- [YOUR ASSIGNMENT] Every line below that contains the word "marsupialis" must be copied.

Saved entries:
+-------+
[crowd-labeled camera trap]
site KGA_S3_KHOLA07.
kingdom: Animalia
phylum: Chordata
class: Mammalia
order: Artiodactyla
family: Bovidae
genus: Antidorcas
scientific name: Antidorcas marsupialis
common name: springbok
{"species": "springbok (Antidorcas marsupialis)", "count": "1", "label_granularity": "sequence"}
+-------+
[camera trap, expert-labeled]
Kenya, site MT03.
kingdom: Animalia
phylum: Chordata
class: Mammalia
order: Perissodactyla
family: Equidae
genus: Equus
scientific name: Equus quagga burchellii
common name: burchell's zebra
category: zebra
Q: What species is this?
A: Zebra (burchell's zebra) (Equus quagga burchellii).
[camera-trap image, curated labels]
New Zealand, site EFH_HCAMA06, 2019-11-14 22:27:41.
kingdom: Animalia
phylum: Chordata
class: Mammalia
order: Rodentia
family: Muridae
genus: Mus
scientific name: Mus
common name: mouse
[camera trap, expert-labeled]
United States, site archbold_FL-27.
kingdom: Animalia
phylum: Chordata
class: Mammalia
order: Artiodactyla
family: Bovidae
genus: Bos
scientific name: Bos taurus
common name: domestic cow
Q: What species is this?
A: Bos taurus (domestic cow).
+-------+
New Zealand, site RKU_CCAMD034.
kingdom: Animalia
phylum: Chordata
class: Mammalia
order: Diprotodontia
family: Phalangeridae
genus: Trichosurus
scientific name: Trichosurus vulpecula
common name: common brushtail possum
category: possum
+-------+
- [RESULT OF THIS EXERCISE]
scientific name: Antidorcas marsupialis
{"species": "springbok (Antidorcas marsupialis)", "count": "1", "label_granularity": "sequence"}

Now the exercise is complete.